Cinésuisse accoglie con soddisfazione il chiaro NO all’Iniziativa SSR. Con la loro decisione, oggi le elettrici e gli elettori svizzeri si sono espressi a favore del servizio pubblico, della diversità culturale e del cinema svizzero.

Oggi la popolazione svizzera respinge chiaramente l’Iniziativa SSR. Il fatto che la SSR non venga ulteriormente indebolita è una buona notizia per la coesione della Svizzera, poiché investe in tutte le regioni linguistiche e nelle produzioni regionali. Con il NO all’Iniziativa SSR, questo importante legame culturale viene preservato.

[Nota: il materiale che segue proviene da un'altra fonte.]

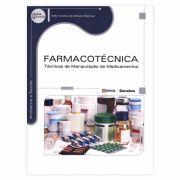 Livro - Farmacotécnica: Técnicas De Manipulação De Medicamentos - Coleção Ambiente E Saúde - Série Eixos 1ª Edição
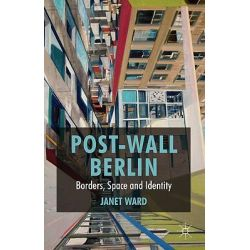 Post-wall Berlin, Borders, Space and Identity by Janet Ward, 9780230276574.
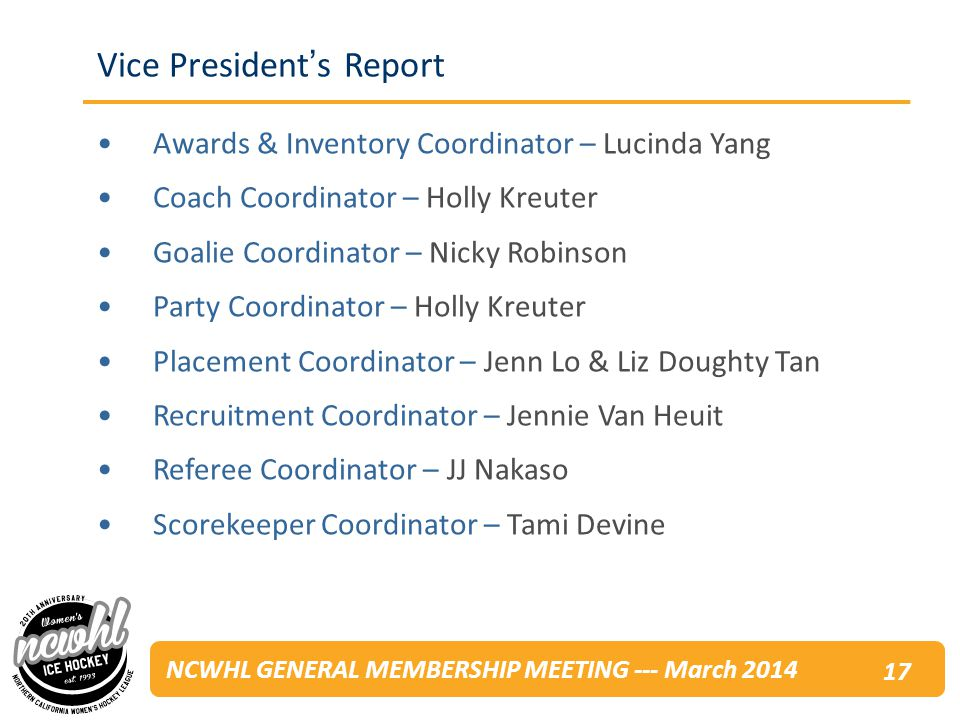 NCWHL GENERAL MEMBERSHIP MEETING --- March 2014 Awards & Inventory Coordinator – Lucinda Yang Coach Coordinator – Holly Kreuter Goalie Coordinator – Nicky Robinson Party Coordinator – Holly Kreuter Placement Coordinator – Jenn Lo & Liz Doughty Tan Recruitment Coordinator – Jennie Van Heuit Referee Coordinator – JJ Nakaso Scorekeeper Coordinator – Tami Devine Vice Presidents Report 17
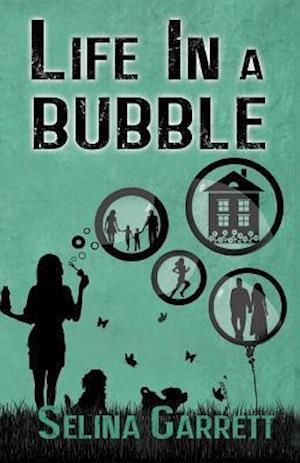 Bog, paperback Life in a Bubble af Selina Garrett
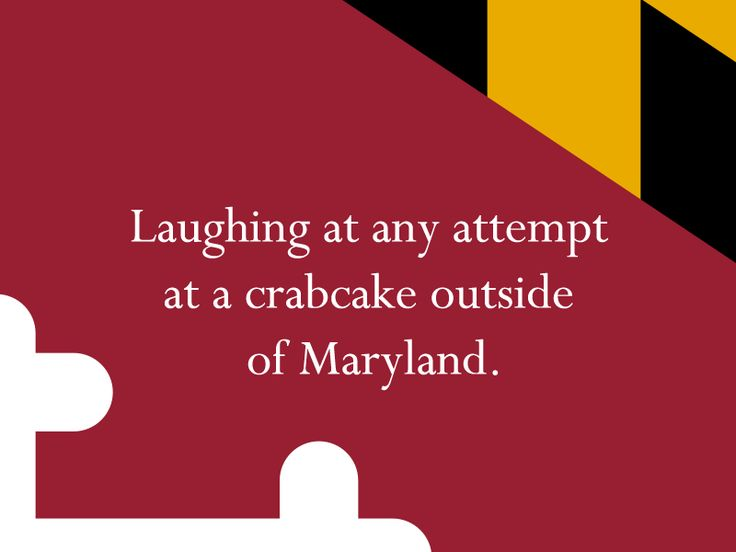 It's a Maryland Thing it's not even funny-Marylanders just don't order crab cakes outside our home state! We have learned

«Oggi le elettrici e gli elettori mandano un segnale forte a favore di un servizio pubblico solido, della diversità culturale e del cinema svizzero: film e serie amate in tutte le regioni linguistiche, come Tschugger, Winter Palace, La Linea della Palma e l’ultim rumantsch, non sarebbero mai nati senza la SSR», si rallegra Salome Horber, segretaria generale di Cinésuisse. Con un dimezzamento della SSR, la quota di produzioni acquistate dall’estero sarebbe aumentata in modo significativo, a scapito di serie, film e documentari svizzeri. Voci, dialetti e prospettive del nostro Paese sarebbero spariti sempre di più dai programmi.

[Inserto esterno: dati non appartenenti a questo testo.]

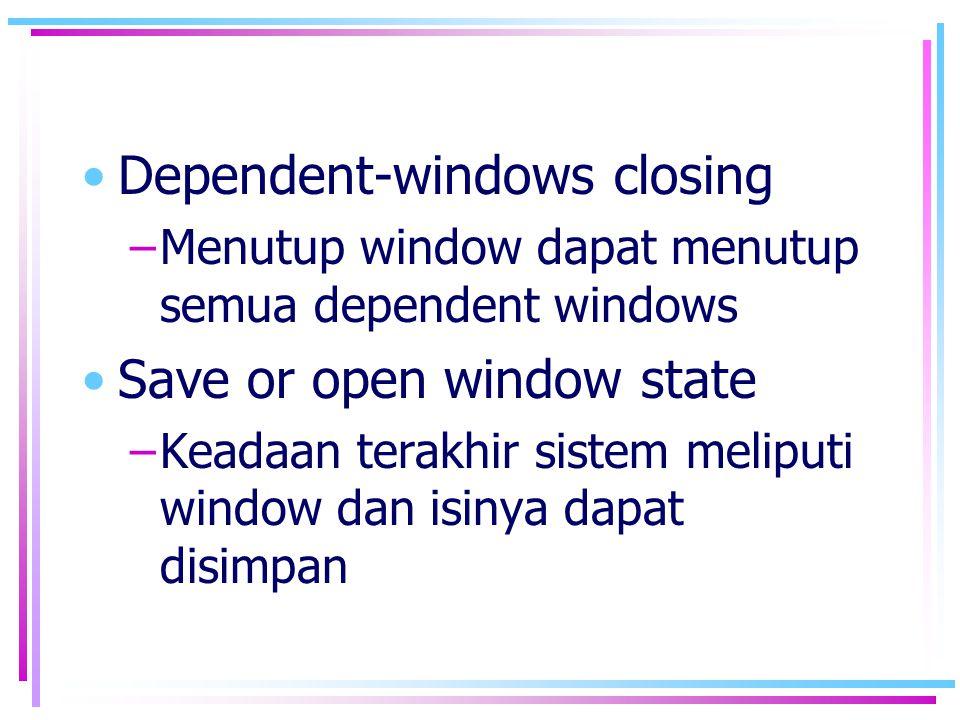 •Dependent-windows closing –Menutup window dapat menutup semua dependent windows •Save or open window state –Keadaan terakhir sistem meliputi window d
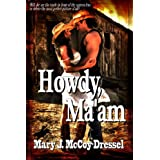 Howdy, Ma'am (The Bull Rider Series Book 1) ~ Mary J. McCoy-Dressel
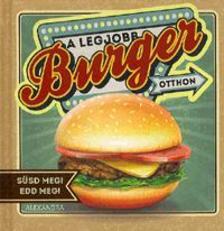 Durdel-Hoffmann, Sabine; E�mann, Elke; Lotz, Brigitte - A legjobb burger otthon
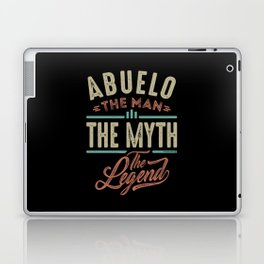 Abuelo The Myth The Legend Laptop & iPad Skin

Soprattutto per la Romandia, il Ticino e le regioni romanciofone, l’iniziativa avrebbe avuto conseguenze particolarmente pesanti. come sottolinea Erik Bernasconi, regista e presidente del GRSI (gruppo registi e sceneggiatori indipendenti della Svizzera italiana): «È importante poter continuare a esprimere in modo libero l'identità e le storie di tutto il territorio svizzero. Avere un servizio pubblico più debole avrebbe messo a rischio questa libertà.» Anche offerte accessibili come sottotitoli, audiodescrizione o lingua dei segni sarebbero finite sotto pressione e migliaia di posti di lavoro di professioniste e professionisti del settore audiovisivo svizzero sarebbero stati a rischio.

Il servizio pubblico continuerà anche in futuro a essere sotto pressione politica. La società civile e, in particolare, Cinésuisse continueranno a difenderne l’immensa importanza per la coesione della Svizzera.